Basta infatti sperimentare qualcuno dei prodotti già disponibili in rete per accorgersi dei limiti di questi software. Umberto Eco, nella sua rubrica su L’Espresso, ha più volte ironizzato sull’ottusità (certe volte creativa) dei traduttori automatici. Per i suoi esperimenti linguistici in genere ha scelto il programma messo a disposizione dal motore di ricerca AltaVista.”Devo il consiglio a Lee Marshall”, scrive Eco (http://www.espressoedit.kataweb.it/cgi-bin/spd-gettext.sh?ft_cid=19466). “Egli ha prima di tutto tradotto da italiano in inglese e poi dall’inglese all’italiano i primi due versi della Divina Commedia, e il risultato ha semplicementeconfermato che una macchina non può scendere in gara con il Divino Poeta. Ma Marshall ha avuto un’idea migliore. Ha scritto il verso originale italiano, ma ha detto al computer che era in spagnolo, e gli ha chiesto di tradurlo in inglese. La macchina ha ovviamente trovato parole spagnole che non conosceva, e le ha lasciate stare così come erano: Nel mezzo del cammin I gave nostra vita, mi ritrovai to per a dark forest. Dopodiché gli è stato chiesto di tradurre in francese, ed ecco il risultato: Mezzo de Nel de cammin j’ai donné le vita de nostra, ritrovia de mille a par foncée une forêt.. A una mia prova successiva il risultato è stato diverso (segno che la macchina ogni volta tenta nuove strade) e la seconda parte è venuta “mon ritrovai à foncée unites forêt.” Marshall osserva che, nella sua insensatezza, il distico viene a prendere un sapore leggermente provenzale (e lascio decidere ai filologi romanzi, che potrebbero provare ancora)”.

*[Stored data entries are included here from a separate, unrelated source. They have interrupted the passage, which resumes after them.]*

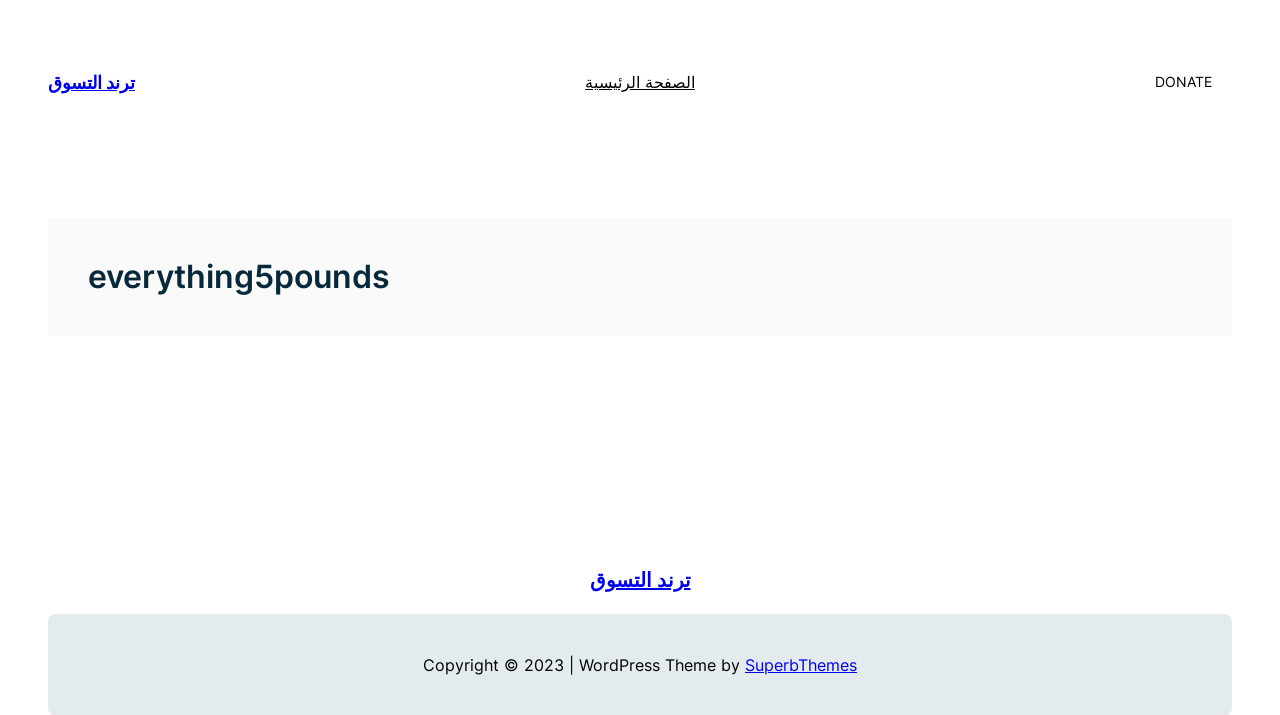

--- FILE ---
content_type: text/html; charset=utf-8
request_url: https://www.google.com/recaptcha/api2/aframe
body_size: 266
content:
<!DOCTYPE HTML><html><head><meta http-equiv="content-type" content="text/html; charset=UTF-8"></head><body><script nonce="v9ZMu7dwH9sNlbrSWhaWdA">/** Anti-fraud and anti-abuse applications only. See google.com/recaptcha */ try{var clients={'sodar':'https://pagead2.googlesyndication.com/pagead/sodar?'};window.addEventListener("message",function(a){try{if(a.source===window.parent){var b=JSON.parse(a.data);var c=clients[b['id']];if(c){var d=document.createElement('img');d.src=c+b['params']+'&rc='+(localStorage.getItem("rc::a")?sessionStorage.getItem("rc::b"):"");window.document.body.appendChild(d);sessionStorage.setItem("rc::e",parseInt(sessionStorage.getItem("rc::e")||0)+1);localStorage.setItem("rc::h",'1769214731032');}}}catch(b){}});window.parent.postMessage("_grecaptcha_ready", "*");}catch(b){}</script></body></html>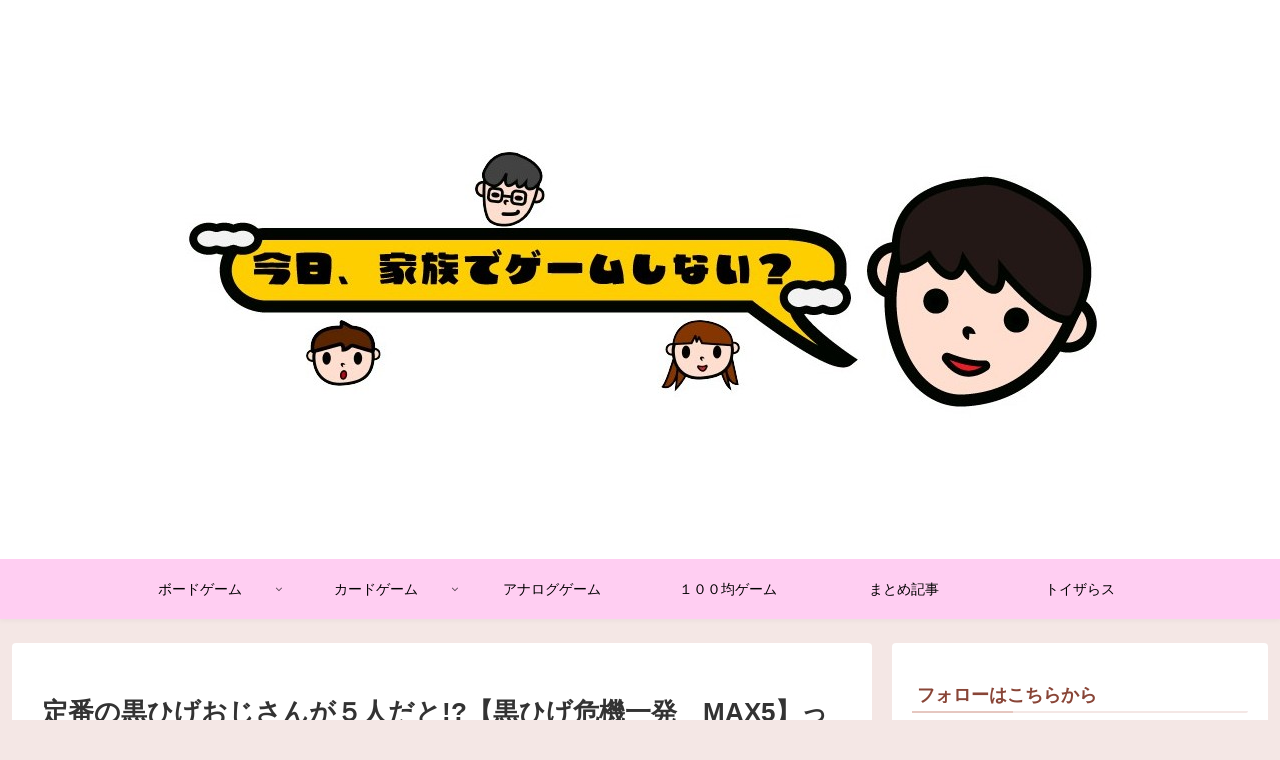

--- FILE ---
content_type: text/html; charset=utf-8
request_url: https://www.google.com/recaptcha/api2/aframe
body_size: 266
content:
<!DOCTYPE HTML><html><head><meta http-equiv="content-type" content="text/html; charset=UTF-8"></head><body><script nonce="o5YiUkpklmG0EqvDAeIEsw">/** Anti-fraud and anti-abuse applications only. See google.com/recaptcha */ try{var clients={'sodar':'https://pagead2.googlesyndication.com/pagead/sodar?'};window.addEventListener("message",function(a){try{if(a.source===window.parent){var b=JSON.parse(a.data);var c=clients[b['id']];if(c){var d=document.createElement('img');d.src=c+b['params']+'&rc='+(localStorage.getItem("rc::a")?sessionStorage.getItem("rc::b"):"");window.document.body.appendChild(d);sessionStorage.setItem("rc::e",parseInt(sessionStorage.getItem("rc::e")||0)+1);localStorage.setItem("rc::h",'1769168295066');}}}catch(b){}});window.parent.postMessage("_grecaptcha_ready", "*");}catch(b){}</script></body></html>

Nonostante i risultati imbarazzanti, gli autori dei software per traduzioni non si scoraggiano, anzi mettono a disposizione servizi aggiuntivi. Ora con AltaVista, non solo è possibile tradurre frasi digitate dall’utente ma persino interi siti web. Se qualche giorno fa, quando il virus informatico I love you era agli onori della cronaca, un lettore avesse chiesto ad Altavista di tradurre la prima pagina nel New York Times avrebbe scoperto che il filippino Reomel Ramones era coinvolto nel “caso del virus del calcolatore dell’insetto di amore”. Una traduzione un po’ approssimativa per l’espressione “Love Bug computer virus case” usata dai giornalisti newyorkesi. C’è poi il sito GPLTrans (http://gpltrans.grmbl.com/) che oltre ai testi e alle pagine web, permette di tradurre anche la posta elettronica in arrivo. Le lingue disponibili sono l’inglese, il tedesco, il francese, lo spagnolo e il portoghese.

Ma i veri traduttori arriveranno sul mercato tra qualche anno: per ora stanno ancora prendendo forma nelle software house. Alla Carnegie Mellon University di Pittsburg, per esempio, è stato messo a punto Janus, un sistema che traduce discorsi fatti in inglese o tedesco in inglese, tedesco e giapponese. I risultati sono sorprendenti, a patto di scandire chiaramente le parole e di non pronunciare il termine “astrofisica” che il computer, chissà perché, scambia per la marca di una carta di credito.

Anche il colosso Ibm si è dedicato alle traduzioni online. Dalla fine dell’anno scorso è disponibile in rete Native Search (www.alphaworks.ibm.com), un servizio che permette a chi parla solo il cinese di utilizzare i più celebri motori di ricerca: Yahoo!, AltaVista, Google e HotBot. Una volta digitato l’ideogramma corrispondente all’argomento della ricerca, Native Search traduce l’ideogramma in inglese e lo dà in pasto ai motori. Il risultato della loro ricerca viene tradotto dall’inglese al cinese. E il gioco è fatto.

C’è anche però chi della Machine Translation ha già fatto un business. La Lernout & Hauspie è un’azienda belga specializzata nel riconoscimento vocale. E da qualche anno si dedica a software per traduzioni. La Microsoft, fiutando l’affare, ha acquistato nel 1997 sue azioni per 45 milioni di dollari (oltre 90 miliardi di lire). Il gioiello della Lernout & Hauspie si chiama Power Translator. Se si pronuncia una frase in inglese, un riconoscitore vocale la analizza e la passa al traduttore che sforna l’equivalente espressione in tedesco. Unica avvertenza: il programma ha bisogno di un po’ di esercizio prima di riuscire a riconoscere le sfumature della voce dell’interlocutore.